Colorado River Chronostratigraphy at Lee's Ferry, Arizona and the Central Colorado Plateau Bullseye of Incision

Document Type

Article

Journal/Book Title/Conference

Geology

Volume

41

Issue

4

Publisher

Geological Society of America

Publication Date

4-1-2013

First Page

427

Last Page

430

Abstract

Lee’s Ferry (Arizona, United States) lies at an important geologic transition between the Grand Canyon margin and the Canyonlands center of the Colorado Plateau. It marks a knickpoint along the Colorado River at the top of the steep Grand Canyon, and it is central to debate about the patterns of erosion and sources of uplift in this famous landscape. New chronostratigraphic data from the suite of fill terraces here indicate a strong fluvial response to climate drivers superimposed upon an integrated mid-to-late Pleistocene incision rate of ∼350 m/m.y.

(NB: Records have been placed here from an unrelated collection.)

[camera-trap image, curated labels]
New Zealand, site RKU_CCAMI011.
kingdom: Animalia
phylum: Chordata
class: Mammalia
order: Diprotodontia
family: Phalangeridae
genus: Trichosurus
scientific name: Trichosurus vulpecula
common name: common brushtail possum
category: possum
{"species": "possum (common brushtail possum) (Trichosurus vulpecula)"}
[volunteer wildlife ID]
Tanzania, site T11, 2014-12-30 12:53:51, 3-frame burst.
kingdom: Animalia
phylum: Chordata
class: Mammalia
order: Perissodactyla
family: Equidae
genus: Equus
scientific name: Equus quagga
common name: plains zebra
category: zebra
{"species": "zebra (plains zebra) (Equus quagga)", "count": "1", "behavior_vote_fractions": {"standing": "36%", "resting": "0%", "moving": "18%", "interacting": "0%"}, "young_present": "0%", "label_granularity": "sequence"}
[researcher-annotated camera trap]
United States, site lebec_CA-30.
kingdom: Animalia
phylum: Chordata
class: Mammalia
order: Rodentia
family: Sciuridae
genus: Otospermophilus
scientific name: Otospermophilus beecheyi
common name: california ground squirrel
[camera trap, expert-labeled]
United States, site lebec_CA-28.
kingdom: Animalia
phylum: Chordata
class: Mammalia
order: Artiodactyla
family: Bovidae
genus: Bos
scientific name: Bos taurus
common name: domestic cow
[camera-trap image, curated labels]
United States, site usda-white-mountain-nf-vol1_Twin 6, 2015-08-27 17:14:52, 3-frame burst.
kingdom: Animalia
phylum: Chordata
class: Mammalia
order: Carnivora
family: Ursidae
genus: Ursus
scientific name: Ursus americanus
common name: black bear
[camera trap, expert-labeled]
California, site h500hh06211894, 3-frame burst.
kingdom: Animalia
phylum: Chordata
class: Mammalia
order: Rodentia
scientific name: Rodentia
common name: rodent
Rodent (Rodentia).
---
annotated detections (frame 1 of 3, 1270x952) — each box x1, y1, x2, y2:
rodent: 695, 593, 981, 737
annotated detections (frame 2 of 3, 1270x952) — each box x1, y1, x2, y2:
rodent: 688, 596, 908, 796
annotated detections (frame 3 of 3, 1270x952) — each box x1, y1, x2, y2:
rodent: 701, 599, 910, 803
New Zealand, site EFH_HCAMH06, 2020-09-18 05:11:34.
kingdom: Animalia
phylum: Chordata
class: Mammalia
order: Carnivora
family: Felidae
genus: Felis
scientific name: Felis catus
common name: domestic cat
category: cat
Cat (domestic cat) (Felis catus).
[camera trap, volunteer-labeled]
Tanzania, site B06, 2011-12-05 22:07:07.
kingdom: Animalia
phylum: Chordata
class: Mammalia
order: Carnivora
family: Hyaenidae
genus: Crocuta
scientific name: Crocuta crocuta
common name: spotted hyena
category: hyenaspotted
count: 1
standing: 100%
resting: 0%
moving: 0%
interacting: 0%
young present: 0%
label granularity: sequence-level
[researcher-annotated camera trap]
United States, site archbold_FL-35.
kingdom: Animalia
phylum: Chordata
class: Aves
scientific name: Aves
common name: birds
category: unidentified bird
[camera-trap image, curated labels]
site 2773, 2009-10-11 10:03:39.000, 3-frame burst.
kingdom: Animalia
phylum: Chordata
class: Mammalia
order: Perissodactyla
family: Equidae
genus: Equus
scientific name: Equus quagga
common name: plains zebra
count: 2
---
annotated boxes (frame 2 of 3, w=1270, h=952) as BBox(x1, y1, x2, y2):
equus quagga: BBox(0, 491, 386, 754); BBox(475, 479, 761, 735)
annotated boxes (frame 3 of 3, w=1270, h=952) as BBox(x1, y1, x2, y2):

A regional compilation of well-constrained results over the same timescale reveals that this is intermediate between slower rates downstream in Grand Canyon and even faster rates in the central Colorado Plateau, which taper off again farther upstream near the plateau’s eastern edge. This bull’s-eye pattern of rapid incision in the central Colorado Plateau does not match proposed sources of uplift from mantle dynamics at the south and west flank of the plateau, nor patterns of river steepness and energy. Instead we suggest that this incision pattern is primarily driven by transient response to drainage integration and isostatic feedback from the deep exhumation of weak rocks in the central plateau.